> **TASK GOAL**
Pictures are not part of the answer. Write out exactly the lines from the one containing "The N-H stretching region" through the end of the material below.

> **DATA PROVIDED**
------------------------
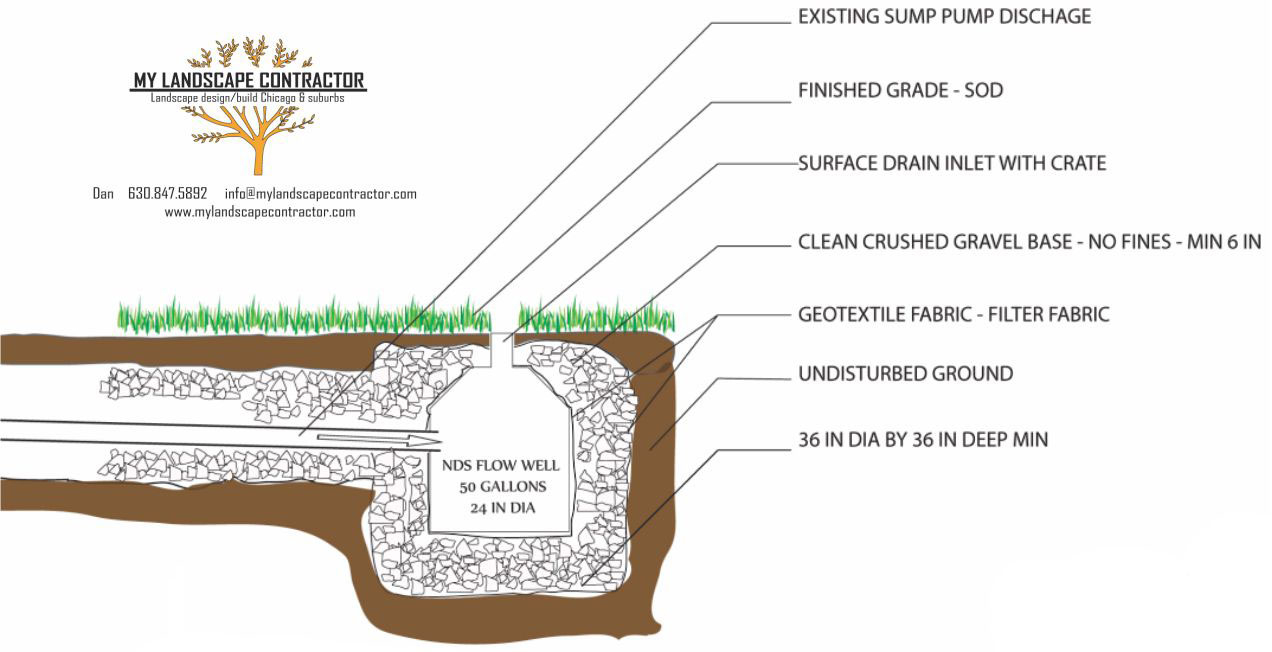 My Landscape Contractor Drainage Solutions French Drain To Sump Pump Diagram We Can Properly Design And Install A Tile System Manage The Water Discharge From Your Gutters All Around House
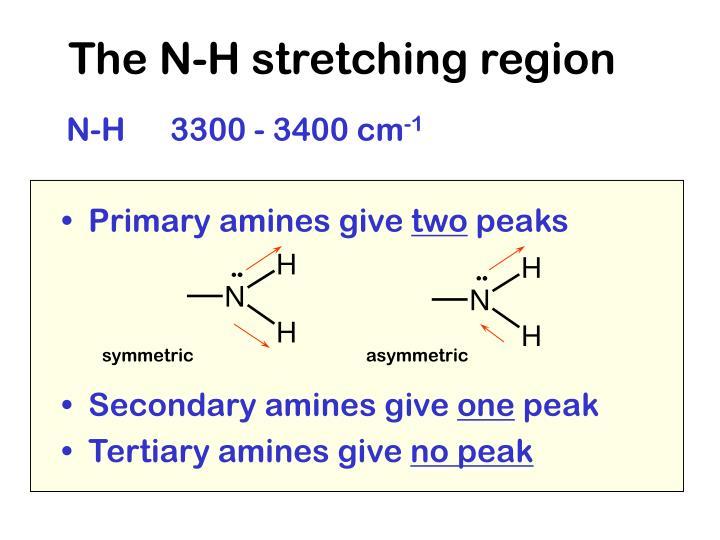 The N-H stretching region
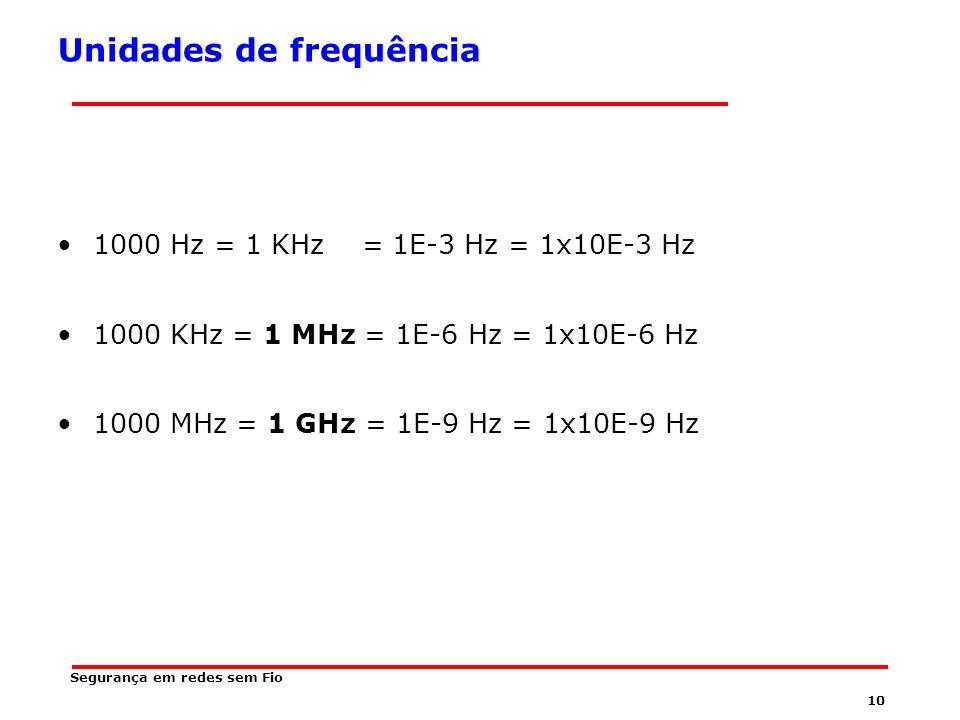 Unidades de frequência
------------------------
> **RESPONSE TO THE TASK**
 The N-H stretching region
 Unidades de frequência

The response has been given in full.